The exposed abdominal preparations were dissected in 21˚C and examined for responses to the cuticular brush stimulation for 5 trials followed by a rapid bath exchange to 5˚C and retested with the brush stimulation for another 5 trials. In some cases, the preparation was reexamined when the bathing media was replaced back to 21˚C. For crayfish, the initial drop in temperature would result in unresponsiveness of the sensory nerves for about a minute. After allowing the preparation to remain in the cold saline for 5 minutes the response would return albeit with a reduced activity profile for the same stimulus (Figure 7). However, for the prawns the sensory nerve remained quiescent after being exposed to the low temperature (Figure 7, right panel). Since the absolute number of extracellular spikes varied from preparation to preparation, a percent change in activity is reported in Table 4. To calculate a percent change, the frequency measured during the stimulation period at 21˚C was compared to that at 5˚C. The percent change for the prawns is 100% since in 5 out of 5 preparations there was no sensory activity 5˚C.

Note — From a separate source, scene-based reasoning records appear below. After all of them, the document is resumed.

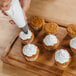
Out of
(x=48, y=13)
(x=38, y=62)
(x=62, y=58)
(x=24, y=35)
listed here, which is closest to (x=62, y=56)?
(x=62, y=58)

The motor neuron activity was indexed for each preparation by the average frequency of the EPSPs during the sensory stimulation over 5 trials. The average response for each preparation at 21˚C is compared to the average at 5˚C. The stimulus trails were repeated 5 times just as for sensory nerve recordings. A percent change was determined in the same manner as described above for the sensory nerve in order to allow for comparisons among preparations in motor nerve activity (Table 4). The crayfish preparations remained active in the motor drive even in the cold exposure although responsiveness was reduced. In one of the five crayfish preparations the activity was actually enhanced for a few stimulus trials in the cold but then decreased for the remaining trails. Also interesting is the reduced background occurrence of EPSPs during the cold exposure. In addition, after a sensory stimulation a rapid reduction in activity occurs following the stimulus while being exposed to the cold (Figure 8; n = 5, p < 0.05, Wilcoxon rank-sum nonparametric test). The synaptic responses at the NMJs for the prawns were not consistent. Resting membrane potentials in the muscle fibers were robust (–50 to –60 mV). However, the sensory drive to activate motor nerve responses could not be maintained even at 21˚C for the 5 trails. Therefore, the effect of lower temperature could not be assessed for the neural circuit for the prawns. Since the sensory activity quickly failed, it is not surprising that the motor neurons would not be driven by sensory activity during the cold exposure.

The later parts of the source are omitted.